Plasma 6 has come into its own over the last two releases. The wrinkles that always come with a major migration have been ironed out, and it’s time to start delivering on the promises of the new Qt 6 and Wayland technology platforms that Plasma is built on top of.

Plasma 6.2 includes a smorgasbord of new features for users of drawing tablets. It implements more complete support for the Wayland color management protocol, and enables it by default. There is also improved brightness handling for HDR and ICC profiles, as well as HDR performance. A new tone mapping feature built into Plasma’s KWin compositor will help improve the look of images with a brightness or set of colors greater than what the screen can display, thus reducing the “blown out” look such images can otherwise exhibit.

When it comes to power management You can now override misbehaving applications that block the system from going to sleep or locking the screen (and thus prevent saving power), and you can also adjust the brightness of each connected monitor machine separately.
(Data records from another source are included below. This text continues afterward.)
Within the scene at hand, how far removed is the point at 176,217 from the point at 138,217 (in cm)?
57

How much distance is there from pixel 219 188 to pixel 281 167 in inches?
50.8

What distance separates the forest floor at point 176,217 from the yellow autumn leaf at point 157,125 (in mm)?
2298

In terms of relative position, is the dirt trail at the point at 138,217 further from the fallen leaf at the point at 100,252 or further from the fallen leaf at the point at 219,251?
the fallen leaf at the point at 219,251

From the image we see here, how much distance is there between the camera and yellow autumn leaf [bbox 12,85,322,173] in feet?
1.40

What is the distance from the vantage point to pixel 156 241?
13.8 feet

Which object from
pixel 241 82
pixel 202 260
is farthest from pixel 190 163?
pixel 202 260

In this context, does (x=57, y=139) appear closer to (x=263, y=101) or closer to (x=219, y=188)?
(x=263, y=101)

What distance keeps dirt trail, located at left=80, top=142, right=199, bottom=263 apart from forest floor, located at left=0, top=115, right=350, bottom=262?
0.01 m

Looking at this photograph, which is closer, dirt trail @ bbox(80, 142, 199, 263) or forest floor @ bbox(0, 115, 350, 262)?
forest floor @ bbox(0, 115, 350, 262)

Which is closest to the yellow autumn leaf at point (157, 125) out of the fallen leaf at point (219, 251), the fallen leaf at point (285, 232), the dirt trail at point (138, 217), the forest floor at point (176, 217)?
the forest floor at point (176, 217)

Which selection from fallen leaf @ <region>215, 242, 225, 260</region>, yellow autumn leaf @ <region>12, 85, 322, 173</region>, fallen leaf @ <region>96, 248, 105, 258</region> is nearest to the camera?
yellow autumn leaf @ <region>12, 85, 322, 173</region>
Plasma’s built-in app store and software management tool, Discover, now supports PostmarketOS packages for your mobile devices, helps you write better reviews of apps, and presents apps’ license information more accurately.

In Plasma 6.2, KDE have overhauled System Settings’ Accessibility page and added colorblindness filters. They've also added support for the full “sticky keys” feature on Wayland.

This and more in full anounncement and changelog.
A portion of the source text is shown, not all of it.